A chronic lung condition, COPD manifests itself as occasional attacks of extreme shortness of breath, called exacerbations, which usually lead to a patient being hospitalized, as well as losing an average of three years of life expectancy per attack, according to Futura mHealth CEO David Gulian. But those attacks can be detected up to seven days beforehand and prevented with early treatment.

SmartScope is an HTML5 app that has COPD patients fill out an eight-question survey once a day and sends that information back to their provider, who then assesses their likelihood of an attack based on their answers. Certain questions require the patient to use devices like a peak-flow meter or a thermometer. Gulian said Bluetooth-enabled devices can take the measurements and put them in the app, but the devices are too expensive for most patients, so most use non-connected devices instead and enter data manually.
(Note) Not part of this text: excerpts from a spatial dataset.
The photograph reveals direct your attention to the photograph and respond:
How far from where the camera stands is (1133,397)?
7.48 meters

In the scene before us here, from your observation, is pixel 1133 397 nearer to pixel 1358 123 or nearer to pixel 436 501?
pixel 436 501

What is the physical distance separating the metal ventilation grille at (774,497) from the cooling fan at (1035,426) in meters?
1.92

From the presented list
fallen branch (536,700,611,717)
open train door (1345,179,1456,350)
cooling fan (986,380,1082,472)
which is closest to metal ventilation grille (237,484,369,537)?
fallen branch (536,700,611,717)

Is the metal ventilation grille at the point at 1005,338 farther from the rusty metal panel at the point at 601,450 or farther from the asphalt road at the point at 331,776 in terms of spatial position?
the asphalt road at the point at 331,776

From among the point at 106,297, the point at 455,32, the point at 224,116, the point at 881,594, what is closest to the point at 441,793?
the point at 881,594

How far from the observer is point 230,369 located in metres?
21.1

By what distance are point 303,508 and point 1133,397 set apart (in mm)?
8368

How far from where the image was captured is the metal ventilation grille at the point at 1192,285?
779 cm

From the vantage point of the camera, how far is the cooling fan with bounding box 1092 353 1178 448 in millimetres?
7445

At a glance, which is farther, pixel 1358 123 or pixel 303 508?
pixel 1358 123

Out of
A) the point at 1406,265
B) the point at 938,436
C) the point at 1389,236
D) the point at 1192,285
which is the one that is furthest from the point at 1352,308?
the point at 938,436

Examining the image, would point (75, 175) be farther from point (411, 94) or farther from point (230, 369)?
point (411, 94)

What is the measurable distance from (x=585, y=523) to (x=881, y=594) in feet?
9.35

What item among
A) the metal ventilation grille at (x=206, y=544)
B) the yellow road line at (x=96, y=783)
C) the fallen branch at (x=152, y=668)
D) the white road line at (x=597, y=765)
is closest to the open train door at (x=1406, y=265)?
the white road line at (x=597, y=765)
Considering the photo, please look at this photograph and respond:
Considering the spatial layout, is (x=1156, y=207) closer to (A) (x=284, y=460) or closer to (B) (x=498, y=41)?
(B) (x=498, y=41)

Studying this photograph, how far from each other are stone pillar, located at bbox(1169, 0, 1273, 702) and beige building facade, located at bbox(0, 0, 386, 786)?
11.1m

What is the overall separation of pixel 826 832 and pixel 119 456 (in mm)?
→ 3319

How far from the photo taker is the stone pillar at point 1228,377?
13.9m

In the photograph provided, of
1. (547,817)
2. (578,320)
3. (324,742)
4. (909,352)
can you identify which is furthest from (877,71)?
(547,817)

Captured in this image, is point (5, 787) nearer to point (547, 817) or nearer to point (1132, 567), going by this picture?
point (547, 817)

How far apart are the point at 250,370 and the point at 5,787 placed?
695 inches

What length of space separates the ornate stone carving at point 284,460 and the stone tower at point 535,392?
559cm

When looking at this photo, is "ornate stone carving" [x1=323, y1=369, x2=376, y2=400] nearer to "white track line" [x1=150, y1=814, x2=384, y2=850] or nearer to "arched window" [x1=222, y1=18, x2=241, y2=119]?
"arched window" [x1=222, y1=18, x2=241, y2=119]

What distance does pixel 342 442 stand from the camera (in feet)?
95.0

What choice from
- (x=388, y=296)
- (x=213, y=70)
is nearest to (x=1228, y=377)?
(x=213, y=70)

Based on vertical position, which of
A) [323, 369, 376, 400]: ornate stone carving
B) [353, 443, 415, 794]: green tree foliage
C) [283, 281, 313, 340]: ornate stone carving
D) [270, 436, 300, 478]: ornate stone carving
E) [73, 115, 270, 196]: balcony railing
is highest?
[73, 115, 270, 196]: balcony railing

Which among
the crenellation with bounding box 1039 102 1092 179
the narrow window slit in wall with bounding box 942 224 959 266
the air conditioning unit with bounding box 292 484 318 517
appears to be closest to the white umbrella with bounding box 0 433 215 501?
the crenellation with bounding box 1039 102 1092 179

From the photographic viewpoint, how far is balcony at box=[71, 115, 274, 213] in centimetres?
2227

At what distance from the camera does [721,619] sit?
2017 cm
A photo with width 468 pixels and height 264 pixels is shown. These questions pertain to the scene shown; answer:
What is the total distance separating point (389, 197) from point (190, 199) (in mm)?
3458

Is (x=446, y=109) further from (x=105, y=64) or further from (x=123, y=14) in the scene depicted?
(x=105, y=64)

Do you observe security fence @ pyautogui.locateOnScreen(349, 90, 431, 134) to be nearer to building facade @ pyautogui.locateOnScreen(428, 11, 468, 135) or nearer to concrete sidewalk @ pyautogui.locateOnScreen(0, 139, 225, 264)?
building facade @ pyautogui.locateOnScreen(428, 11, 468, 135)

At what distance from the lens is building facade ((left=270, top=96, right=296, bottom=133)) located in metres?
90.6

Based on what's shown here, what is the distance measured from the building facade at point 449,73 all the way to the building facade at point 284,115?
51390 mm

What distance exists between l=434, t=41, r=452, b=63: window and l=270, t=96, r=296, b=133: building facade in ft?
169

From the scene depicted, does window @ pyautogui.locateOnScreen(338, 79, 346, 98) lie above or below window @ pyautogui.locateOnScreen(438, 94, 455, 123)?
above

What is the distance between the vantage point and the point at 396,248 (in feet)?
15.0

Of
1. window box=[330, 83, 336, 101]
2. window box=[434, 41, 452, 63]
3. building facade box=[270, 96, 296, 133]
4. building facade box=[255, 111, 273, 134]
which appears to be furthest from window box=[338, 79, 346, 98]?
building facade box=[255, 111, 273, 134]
The questionnaire and scoring system were developed by Temple University’s Dr. Gerard Criner, who has actually been using some version of the system with patients at Temple University Hospital since 2006. It began as a website, moved to the Palm Pilot, and launched as a smartphone application a year ago. Gulian said that in that time they’ve achieved around 90 percent compliance with the app.

Futura mHealth currently has two iterations of the app. One, which collects data and sends it to physicians, is registered as a Class I device by the FDA. The other, which includes some data analysis, requires Class II clearance, which the company said it anticipates receiving by the end of the year. It can use both technologies within Temple University under a research exemption, Gulian said.

Gulian said Futura is in talks with two large hospitals about implementing the technology once it’s cleared. He said the recent Medicare penalties for hospitals failing to reduce readmissions were increasing demand for an app like SmartScope, especially since next year readmissions for COPD patients will be evaluated separately under the Affordable Care Act. He also said the next step is to adapt the app for congestive heart failure (CHF) and, later, diabetes.

The app is similar to a COPD pilot co-launched by AstraZeneca and Exco InTouch in the UK in March. At the time, Exco InTouch said it would likely bring the technology to the US at some point.